** Task to complete **
Retype each line below precisely.

Data shown START

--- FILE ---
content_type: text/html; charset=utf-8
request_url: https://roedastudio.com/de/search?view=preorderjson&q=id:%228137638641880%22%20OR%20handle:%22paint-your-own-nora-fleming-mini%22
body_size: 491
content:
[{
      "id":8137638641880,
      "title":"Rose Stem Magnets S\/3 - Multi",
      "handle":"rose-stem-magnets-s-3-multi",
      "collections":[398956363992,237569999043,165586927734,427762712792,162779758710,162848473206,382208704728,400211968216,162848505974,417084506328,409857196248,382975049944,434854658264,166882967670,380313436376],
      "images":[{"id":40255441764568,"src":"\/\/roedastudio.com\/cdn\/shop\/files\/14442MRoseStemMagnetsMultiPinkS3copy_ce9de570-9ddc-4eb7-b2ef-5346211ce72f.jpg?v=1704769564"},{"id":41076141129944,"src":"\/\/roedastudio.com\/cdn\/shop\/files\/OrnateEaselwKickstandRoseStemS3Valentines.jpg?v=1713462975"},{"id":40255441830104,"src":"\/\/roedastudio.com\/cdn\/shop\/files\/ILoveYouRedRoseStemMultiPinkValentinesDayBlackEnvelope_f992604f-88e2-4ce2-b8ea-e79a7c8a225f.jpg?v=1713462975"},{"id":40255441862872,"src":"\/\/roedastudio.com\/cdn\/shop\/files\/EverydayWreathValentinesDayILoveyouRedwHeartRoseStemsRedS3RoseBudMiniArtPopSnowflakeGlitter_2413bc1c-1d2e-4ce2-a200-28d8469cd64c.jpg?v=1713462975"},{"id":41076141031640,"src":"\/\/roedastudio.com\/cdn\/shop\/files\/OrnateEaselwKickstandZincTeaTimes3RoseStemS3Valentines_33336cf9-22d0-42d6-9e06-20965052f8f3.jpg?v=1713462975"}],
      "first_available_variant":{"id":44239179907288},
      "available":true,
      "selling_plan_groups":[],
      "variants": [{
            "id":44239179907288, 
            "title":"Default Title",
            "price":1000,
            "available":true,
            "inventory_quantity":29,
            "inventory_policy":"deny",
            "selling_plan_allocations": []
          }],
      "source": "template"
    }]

Data shown END

** Output of the task **
--- FILE ---
content_type: text/html; charset=utf-8
request_url: https://roedastudio.com/de/search?view=preorderjson&q=id:%228137638641880%22%20OR%20handle:%22paint-your-own-nora-fleming-mini%22
body_size: 491
content:
[{
      "id":8137638641880,
      "title":"Rose Stem Magnets S\/3 - Multi",
      "handle":"rose-stem-magnets-s-3-multi",
      "collections":[398956363992,237569999043,165586927734,427762712792,162779758710,162848473206,382208704728,400211968216,162848505974,417084506328,409857196248,382975049944,434854658264,166882967670,380313436376],
      "images":[{"id":40255441764568,"src":"\/\/roedastudio.com\/cdn\/shop\/files\/14442MRoseStemMagnetsMultiPinkS3copy_ce9de570-9ddc-4eb7-b2ef-5346211ce72f.jpg?v=1704769564"},{"id":41076141129944,"src":"\/\/roedastudio.com\/cdn\/shop\/files\/OrnateEaselwKickstandRoseStemS3Valentines.jpg?v=1713462975"},{"id":40255441830104,"src":"\/\/roedastudio.com\/cdn\/shop\/files\/ILoveYouRedRoseStemMultiPinkValentinesDayBlackEnvelope_f992604f-88e2-4ce2-b8ea-e79a7c8a225f.jpg?v=1713462975"},{"id":40255441862872,"src":"\/\/roedastudio.com\/cdn\/shop\/files\/EverydayWreathValentinesDayILoveyouRedwHeartRoseStemsRedS3RoseBudMiniArtPopSnowflakeGlitter_2413bc1c-1d2e-4ce2-a200-28d8469cd64c.jpg?v=1713462975"},{"id":41076141031640,"src":"\/\/roedastudio.com\/cdn\/shop\/files\/OrnateEaselwKickstandZincTeaTimes3RoseStemS3Valentines_33336cf9-22d0-42d6-9e06-20965052f8f3.jpg?v=1713462975"}],
      "first_available_variant":{"id":44239179907288},
      "available":true,
      "selling_plan_groups":[],
      "variants": [{
            "id":44239179907288, 
            "title":"Default Title",
            "price":1000,
            "available":true,
            "inventory_quantity":29,
            "inventory_policy":"deny",
            "selling_plan_allocations": []
          }],
      "source": "template"
    }]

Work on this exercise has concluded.